Et tout cela s’accompagne aussi d’une grande concentration de pouvoir. Ces rédactions contribuent à déterminer qui a droit à l’attention du public et à la parole. On peut imaginer un exemple extrême : si Tamedia ou CH Media, avec leur grande diffusion, menaient une campagne contre une politicienne ou un politicien, ou contre une organisation, les intéressés auraient peu de chances de pouvoir faire valoir leur point de vue et de répondre aux accusations.

– Selon vous, qu’est-ce qui est central pour la liberté de l’information en Suisse ?

– Il est important que l’accès au débat public soit garanti. Non seulement pour les acteurs qui s’engagent politiquement, mais aussi pour tous les autres, les ONG, les universités, les entreprises et les individus. Ils doivent pouvoir faire connaître leurs positions au public. Les minorités doivent également être entendues. Pour le moment, je pense que nous sommes encore dans une bonne situation en Suisse, le système médiatique fonctionne très bien. Mais nos résultats sur la diversité montrent justement des tendances inquiétantes.

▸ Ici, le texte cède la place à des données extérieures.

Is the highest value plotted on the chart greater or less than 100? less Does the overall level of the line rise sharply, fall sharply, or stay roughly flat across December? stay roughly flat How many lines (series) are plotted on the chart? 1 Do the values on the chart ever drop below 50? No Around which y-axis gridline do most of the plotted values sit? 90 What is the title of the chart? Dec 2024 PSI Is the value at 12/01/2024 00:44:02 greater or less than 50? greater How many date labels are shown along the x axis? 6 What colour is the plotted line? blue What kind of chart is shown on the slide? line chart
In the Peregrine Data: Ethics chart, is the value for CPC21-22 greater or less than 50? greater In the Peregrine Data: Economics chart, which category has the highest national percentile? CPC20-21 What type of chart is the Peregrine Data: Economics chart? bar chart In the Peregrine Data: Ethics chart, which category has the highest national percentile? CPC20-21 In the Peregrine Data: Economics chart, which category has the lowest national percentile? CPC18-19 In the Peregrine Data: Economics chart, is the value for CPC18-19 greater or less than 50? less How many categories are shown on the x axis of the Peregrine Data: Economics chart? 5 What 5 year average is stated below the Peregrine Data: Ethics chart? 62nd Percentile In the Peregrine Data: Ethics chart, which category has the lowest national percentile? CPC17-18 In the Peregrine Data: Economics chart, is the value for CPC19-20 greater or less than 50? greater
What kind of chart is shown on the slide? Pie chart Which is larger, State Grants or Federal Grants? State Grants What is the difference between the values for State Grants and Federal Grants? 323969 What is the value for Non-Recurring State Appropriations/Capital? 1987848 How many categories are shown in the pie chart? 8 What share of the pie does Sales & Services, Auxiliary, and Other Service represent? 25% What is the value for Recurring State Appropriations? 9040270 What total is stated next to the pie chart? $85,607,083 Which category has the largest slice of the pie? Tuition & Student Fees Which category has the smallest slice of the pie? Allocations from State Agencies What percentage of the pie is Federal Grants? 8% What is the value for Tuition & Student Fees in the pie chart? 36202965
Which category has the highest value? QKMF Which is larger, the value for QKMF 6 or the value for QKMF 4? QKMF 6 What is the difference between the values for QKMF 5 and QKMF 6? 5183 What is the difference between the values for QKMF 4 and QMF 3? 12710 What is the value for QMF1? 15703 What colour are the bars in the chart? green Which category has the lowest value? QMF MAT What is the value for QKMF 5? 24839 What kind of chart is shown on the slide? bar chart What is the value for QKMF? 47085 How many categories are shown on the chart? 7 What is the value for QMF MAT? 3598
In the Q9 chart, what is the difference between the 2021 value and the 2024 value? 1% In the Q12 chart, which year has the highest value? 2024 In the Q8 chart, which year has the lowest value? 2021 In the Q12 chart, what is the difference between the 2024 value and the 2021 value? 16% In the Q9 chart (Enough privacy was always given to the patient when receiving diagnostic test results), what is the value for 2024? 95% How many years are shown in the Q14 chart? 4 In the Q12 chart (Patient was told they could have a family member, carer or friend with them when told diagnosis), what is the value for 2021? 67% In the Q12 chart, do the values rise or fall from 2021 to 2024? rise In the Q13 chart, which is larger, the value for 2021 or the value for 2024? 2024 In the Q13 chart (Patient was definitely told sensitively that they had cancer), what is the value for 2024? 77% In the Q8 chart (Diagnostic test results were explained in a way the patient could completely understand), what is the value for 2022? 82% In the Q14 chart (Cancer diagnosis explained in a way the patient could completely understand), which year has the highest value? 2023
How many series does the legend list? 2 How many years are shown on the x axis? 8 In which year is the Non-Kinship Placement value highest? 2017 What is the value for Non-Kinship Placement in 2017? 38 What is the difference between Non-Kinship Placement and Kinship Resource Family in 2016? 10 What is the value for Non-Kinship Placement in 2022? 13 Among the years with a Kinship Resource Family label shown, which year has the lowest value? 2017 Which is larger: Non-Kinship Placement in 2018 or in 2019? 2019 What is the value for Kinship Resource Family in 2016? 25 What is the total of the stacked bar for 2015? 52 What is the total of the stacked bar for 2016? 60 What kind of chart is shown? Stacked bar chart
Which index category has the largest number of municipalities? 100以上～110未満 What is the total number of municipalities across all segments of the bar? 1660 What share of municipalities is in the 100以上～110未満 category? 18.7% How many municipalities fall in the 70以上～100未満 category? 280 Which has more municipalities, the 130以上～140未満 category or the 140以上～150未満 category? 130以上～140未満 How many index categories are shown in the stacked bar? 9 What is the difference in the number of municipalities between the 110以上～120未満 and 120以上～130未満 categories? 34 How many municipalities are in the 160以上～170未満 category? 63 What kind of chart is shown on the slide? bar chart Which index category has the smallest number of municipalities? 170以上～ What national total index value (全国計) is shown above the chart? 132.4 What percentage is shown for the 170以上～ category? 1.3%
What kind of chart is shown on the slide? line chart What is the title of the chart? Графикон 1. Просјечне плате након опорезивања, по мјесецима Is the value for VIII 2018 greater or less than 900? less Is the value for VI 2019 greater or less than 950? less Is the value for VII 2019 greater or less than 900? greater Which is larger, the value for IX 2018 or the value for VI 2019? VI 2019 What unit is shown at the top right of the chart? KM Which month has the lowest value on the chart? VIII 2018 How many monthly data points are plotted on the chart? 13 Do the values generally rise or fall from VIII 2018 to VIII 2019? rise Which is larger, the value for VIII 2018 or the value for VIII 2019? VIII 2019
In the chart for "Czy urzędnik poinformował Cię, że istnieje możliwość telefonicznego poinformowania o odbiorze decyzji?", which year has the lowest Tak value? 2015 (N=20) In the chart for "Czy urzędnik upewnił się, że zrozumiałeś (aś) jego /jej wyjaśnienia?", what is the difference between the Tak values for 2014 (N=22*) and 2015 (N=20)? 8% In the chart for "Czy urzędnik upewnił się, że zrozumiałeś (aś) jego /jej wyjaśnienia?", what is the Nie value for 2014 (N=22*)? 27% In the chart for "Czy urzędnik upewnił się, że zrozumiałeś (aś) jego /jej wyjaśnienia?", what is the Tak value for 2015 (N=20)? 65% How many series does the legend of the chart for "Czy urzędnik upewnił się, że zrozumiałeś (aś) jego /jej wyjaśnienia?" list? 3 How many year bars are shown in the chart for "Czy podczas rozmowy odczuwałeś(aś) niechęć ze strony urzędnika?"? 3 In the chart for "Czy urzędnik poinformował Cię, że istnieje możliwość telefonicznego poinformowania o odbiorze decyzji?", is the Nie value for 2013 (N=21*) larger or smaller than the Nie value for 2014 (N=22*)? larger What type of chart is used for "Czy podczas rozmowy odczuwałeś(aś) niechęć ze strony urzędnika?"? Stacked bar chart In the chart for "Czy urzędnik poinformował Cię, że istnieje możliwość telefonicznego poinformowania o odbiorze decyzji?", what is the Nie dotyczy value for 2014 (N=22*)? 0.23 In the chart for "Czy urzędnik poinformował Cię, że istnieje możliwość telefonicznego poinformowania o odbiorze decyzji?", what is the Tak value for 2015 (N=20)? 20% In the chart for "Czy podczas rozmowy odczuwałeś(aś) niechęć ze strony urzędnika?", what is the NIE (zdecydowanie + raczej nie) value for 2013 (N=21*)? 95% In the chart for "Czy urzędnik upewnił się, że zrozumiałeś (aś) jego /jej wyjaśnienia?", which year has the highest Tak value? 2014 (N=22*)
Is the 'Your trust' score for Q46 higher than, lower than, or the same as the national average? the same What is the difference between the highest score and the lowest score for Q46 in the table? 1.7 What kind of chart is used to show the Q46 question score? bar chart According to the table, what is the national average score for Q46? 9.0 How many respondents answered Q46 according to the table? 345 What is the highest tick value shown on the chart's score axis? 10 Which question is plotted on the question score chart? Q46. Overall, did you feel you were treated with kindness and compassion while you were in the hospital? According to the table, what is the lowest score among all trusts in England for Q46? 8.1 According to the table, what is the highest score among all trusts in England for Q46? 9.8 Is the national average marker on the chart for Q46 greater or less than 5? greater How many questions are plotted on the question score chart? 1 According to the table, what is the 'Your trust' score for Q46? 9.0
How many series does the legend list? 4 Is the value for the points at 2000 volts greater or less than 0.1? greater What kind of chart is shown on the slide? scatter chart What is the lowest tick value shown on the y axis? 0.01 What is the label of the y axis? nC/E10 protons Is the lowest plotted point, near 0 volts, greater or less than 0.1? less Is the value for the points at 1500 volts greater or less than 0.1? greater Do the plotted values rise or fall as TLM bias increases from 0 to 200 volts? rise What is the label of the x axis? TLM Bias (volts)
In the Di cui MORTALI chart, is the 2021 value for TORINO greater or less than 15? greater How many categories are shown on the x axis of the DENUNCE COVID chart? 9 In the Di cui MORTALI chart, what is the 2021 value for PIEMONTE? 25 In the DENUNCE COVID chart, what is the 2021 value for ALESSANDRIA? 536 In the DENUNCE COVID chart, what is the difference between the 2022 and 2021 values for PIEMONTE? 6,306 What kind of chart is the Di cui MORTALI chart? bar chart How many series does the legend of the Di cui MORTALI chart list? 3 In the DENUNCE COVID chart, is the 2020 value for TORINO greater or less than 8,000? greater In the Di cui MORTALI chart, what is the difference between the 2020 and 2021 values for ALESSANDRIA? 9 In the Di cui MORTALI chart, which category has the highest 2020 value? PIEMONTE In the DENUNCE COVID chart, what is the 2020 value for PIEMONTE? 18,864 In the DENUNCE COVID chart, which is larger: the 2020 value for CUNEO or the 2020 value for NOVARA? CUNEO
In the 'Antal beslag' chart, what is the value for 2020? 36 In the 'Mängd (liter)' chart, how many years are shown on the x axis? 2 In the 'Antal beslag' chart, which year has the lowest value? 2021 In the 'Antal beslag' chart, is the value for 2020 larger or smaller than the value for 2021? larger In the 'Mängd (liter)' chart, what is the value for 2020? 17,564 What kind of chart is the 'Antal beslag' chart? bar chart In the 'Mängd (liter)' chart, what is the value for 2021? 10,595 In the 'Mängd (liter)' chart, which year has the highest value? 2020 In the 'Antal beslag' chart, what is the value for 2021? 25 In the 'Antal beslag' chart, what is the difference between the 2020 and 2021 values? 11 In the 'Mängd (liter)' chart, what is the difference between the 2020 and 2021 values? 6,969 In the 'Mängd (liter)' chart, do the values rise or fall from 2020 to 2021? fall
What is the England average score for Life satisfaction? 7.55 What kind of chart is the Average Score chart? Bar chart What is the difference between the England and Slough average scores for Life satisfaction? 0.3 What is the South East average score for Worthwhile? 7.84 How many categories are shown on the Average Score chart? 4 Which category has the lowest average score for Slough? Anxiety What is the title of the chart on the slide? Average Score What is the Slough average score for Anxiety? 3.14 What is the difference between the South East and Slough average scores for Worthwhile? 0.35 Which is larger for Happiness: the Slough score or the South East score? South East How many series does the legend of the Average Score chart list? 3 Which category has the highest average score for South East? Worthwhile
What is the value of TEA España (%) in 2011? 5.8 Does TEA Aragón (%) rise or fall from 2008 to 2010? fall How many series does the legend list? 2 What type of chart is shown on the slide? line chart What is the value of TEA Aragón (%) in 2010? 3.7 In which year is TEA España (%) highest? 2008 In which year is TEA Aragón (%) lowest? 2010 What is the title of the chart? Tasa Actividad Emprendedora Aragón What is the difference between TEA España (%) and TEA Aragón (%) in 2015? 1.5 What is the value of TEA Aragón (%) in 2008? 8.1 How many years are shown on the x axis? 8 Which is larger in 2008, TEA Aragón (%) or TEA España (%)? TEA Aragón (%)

*Le Classement de la qualité des médias en Suisse paraît tous les deux ans. Il est effectué sur mandat de la Stifterverein Medienqualität Schweiz (Association fondatrice pour la qualité des médias en Suisse). La qualité des médias d’information les plus diffusés en Suisse alémanique et en Suisse romande est mesurée dans les genres presse, radio, télévision et en ligne. La qualité des reportages est saisie par un procédé d’analyse de contenu effectué sous la responsabilité du Forschungszentrum Öffentlichkeit und Gesellschaft de l’Université de Zurich (fög, Centre de recherche opinion publique et société). En parallèle, le Département des sciences de la communication et de la recherche sur les médias (DCM) de l’Université de Fribourg et l’Institut de communication et de marketing (IKM) de la Haute école de Lucerne évaluent la perception de la qualité auprès de la population au moyen d’un sondage représentatif. Les quatre composantes de la qualité des reportages sont la pertinence, la contextualisation, le professionnalisme et la diversité.

Propos recueillis par Bettina Büsser, coordinatrice pour la Suisse alémanique de RSF Suisse.